To Avoid Depreciation
This could not be the right time to make the purchase. Although the down payment cost is all-time low with minimum mortgage rate still, it’s risky. There is no guarantee to protect your primary asset from any depreciation and erosion of market value. And you may need to sell off the property soon without receiving any financial gains.
The real estate debacle and current financial crisis may lead to higher interest rates, too early to predict the market reaction. Banks repossess most of the houses due to the remaining mortgage payments of many homeowners. In the coming years, these homes will be entering the real estate market, especially in the most expensive urban markets.
Maintain their Savings
Millennials are the generation who rely on savings. Having low-income rates, they are focused on establishing a financial safety net. 1 in 6 have $100,000 in their saving accounts.
But there are a high number of late boomers whose retirement plans are far less to generate adequate passive income. Mostly, they own a home —which is their most significant asset for those years. Since their retirement is going to approach in the next 5-10 years, there is a high probability that home sellers will flood the real market.
In such testing times, it is not wise to invest your savings or a specific portion of your earning in buying a home.
Steer Clear of Taxes
Renting is much more convenient as it allows you to avoid the paperwork. Buying a house isn’t limited to mortgages as you will need to pay property tax and buy an insurance plan for your new home. These are the additional expenses that millennials usually haven’t planned for.

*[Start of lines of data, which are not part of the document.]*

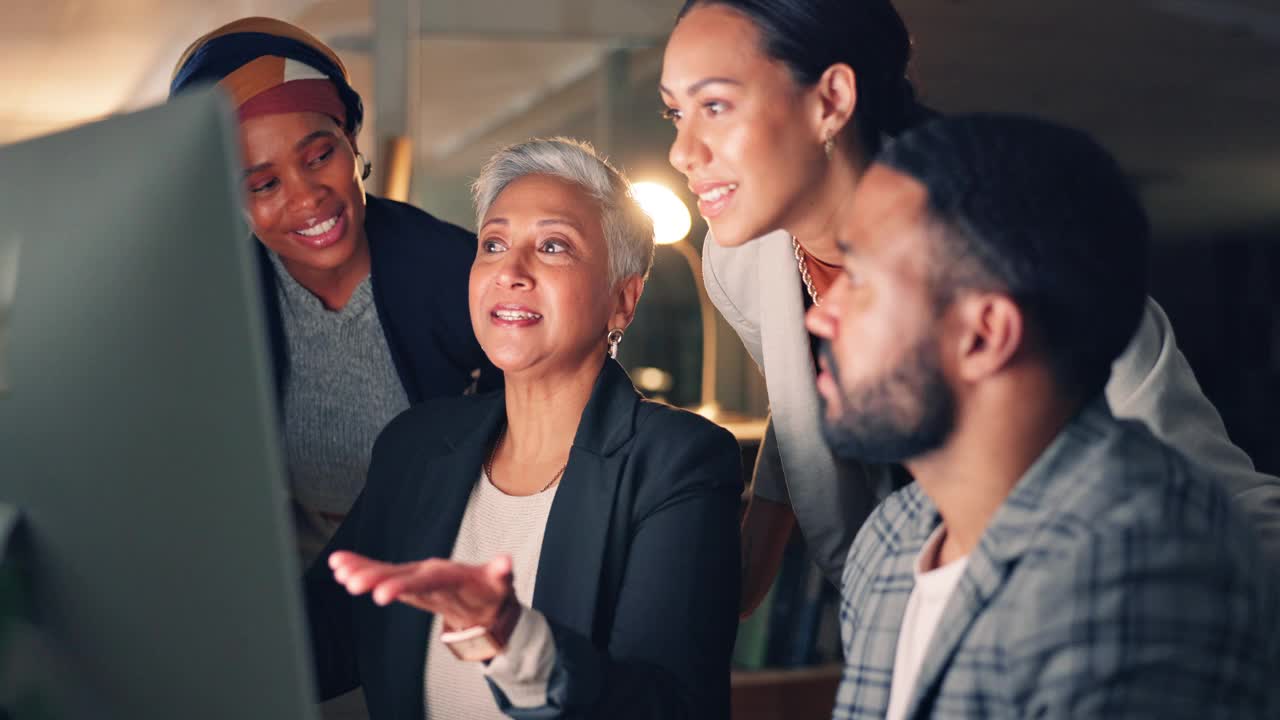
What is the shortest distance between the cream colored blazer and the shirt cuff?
0.66 m

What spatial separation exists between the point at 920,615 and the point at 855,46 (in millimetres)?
710

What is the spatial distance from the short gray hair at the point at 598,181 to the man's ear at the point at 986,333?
69 centimetres

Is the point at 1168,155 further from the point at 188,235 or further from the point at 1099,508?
the point at 188,235

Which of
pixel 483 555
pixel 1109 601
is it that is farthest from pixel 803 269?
pixel 1109 601

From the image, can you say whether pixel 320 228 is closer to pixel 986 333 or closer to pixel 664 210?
pixel 986 333

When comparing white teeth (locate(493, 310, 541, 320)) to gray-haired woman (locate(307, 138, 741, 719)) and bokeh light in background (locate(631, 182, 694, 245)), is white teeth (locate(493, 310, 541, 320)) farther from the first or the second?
bokeh light in background (locate(631, 182, 694, 245))

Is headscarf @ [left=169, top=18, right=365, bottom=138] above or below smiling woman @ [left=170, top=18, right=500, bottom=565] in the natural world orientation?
above

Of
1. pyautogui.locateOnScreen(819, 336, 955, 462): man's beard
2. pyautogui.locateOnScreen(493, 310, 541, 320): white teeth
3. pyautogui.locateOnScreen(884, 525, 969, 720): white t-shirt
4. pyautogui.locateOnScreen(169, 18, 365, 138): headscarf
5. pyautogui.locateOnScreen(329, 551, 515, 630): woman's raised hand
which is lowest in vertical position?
pyautogui.locateOnScreen(884, 525, 969, 720): white t-shirt

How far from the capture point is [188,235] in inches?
20.2

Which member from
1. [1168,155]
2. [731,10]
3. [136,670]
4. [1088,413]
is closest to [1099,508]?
[1088,413]

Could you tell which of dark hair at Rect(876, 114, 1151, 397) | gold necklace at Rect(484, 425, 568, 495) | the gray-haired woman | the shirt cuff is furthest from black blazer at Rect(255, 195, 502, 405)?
dark hair at Rect(876, 114, 1151, 397)

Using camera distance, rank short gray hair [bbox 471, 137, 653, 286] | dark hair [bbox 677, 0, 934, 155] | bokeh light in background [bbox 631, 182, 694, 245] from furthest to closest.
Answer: bokeh light in background [bbox 631, 182, 694, 245] < short gray hair [bbox 471, 137, 653, 286] < dark hair [bbox 677, 0, 934, 155]

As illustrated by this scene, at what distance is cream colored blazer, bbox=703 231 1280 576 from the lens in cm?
125

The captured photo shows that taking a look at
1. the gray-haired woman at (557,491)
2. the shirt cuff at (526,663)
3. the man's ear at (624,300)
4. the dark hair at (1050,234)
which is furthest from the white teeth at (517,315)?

In rented properties, the landlord takes care of the property taxes and covers a particular portion of utility bills, including the water and HVAC ones. However, repairing and maintenance will be under your belt. But since these expenditures are seasonal, they are not heavy on the pocket.
Tips for Property Owners
If you’re planning to rent your property to millennial, then follow these sure-fire ways:
Establish Online Presence
Market your property through social media. Facebook reported that in 2017, 70% of the millennials were influenced through FB and Instagram to make holiday purchases. So upload high-resolution images of your property and the location. Share a catchy post now and then targeting the right audience.
Highlight the Benefits
When renting a product or service, millennials look at the benefit it offers. If you allow pets or have installed an eco-friendly power generator or have high-tech features, promote it. This will entice them to rent your property.

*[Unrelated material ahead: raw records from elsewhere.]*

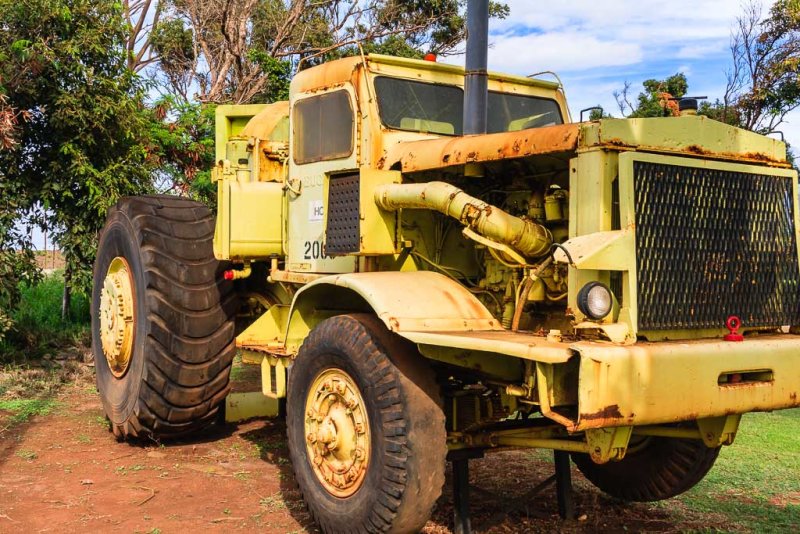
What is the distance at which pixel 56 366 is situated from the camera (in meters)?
9.74

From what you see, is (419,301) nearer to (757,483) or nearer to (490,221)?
(490,221)

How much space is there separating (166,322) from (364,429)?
251 cm

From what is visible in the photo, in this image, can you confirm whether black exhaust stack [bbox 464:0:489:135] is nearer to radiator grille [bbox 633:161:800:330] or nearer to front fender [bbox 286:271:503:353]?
front fender [bbox 286:271:503:353]

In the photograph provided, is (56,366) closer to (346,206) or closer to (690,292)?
(346,206)

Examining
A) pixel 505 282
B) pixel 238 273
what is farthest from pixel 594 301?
pixel 238 273

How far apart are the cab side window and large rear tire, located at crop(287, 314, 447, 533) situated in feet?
4.28

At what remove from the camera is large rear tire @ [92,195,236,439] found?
618cm

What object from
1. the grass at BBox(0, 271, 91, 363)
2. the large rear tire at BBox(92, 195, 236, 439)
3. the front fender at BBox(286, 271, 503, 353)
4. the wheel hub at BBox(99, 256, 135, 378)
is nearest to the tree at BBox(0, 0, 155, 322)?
the grass at BBox(0, 271, 91, 363)

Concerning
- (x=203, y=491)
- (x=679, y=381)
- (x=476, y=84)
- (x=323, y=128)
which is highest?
(x=476, y=84)

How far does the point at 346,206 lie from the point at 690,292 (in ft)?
6.49

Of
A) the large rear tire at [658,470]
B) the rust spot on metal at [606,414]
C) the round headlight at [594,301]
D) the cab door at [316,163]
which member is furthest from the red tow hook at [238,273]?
the rust spot on metal at [606,414]

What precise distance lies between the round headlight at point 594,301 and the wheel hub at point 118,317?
4.06m

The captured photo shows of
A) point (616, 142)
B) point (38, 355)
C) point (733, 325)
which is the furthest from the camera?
point (38, 355)

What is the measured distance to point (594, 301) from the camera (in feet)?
11.8
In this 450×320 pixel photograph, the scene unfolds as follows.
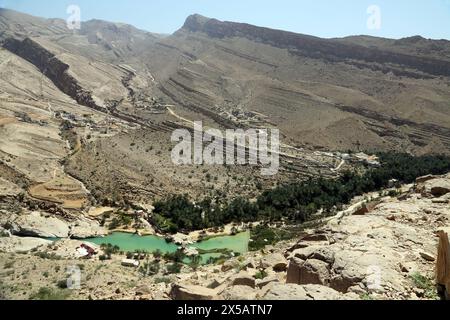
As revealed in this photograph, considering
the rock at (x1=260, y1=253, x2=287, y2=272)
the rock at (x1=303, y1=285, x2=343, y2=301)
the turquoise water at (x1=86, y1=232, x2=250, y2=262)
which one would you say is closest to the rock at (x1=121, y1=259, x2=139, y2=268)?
the turquoise water at (x1=86, y1=232, x2=250, y2=262)

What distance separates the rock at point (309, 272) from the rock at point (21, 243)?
61.1ft

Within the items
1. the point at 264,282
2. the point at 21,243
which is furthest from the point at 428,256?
the point at 21,243

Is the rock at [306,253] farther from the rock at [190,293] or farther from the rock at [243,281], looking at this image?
the rock at [190,293]

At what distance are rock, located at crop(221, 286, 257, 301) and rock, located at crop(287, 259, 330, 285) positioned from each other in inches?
68.3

Providing Accessible Payment Options
Since millennials tend to have a busy life schedule, they opt for easy and quick solutions. This reason is why you might not have seen them write a check. Credit cards, electronic or online payment works best for millennials.
Millennials are quite diverse in their choices, but if you market your property right, you are surely going to attract them as lifelong customers. It is the only segment of the society that relies heavily on rented properties as a permanent lifestyle.
Hi, I’m an inspired recent real estate investor named Miguel Rivera from a modest neighborhood called Pigeon Hill in Aurora, Illinois, the City of Lights! I started my investing journey in 2017 and I’m excited to continue to walk my chosen path to reach my ultimate financial goal of living off my rental income before I reach 35 years old! Driven by infinite growth potential and guided by my mentor, I managed to get started and make it work with just a modest salary, practically no education in the field, and learning and applying some key habits. This website is a collection of all things that I have learned so far that I wish can help other recent real estate investors! Click here to view more about my story.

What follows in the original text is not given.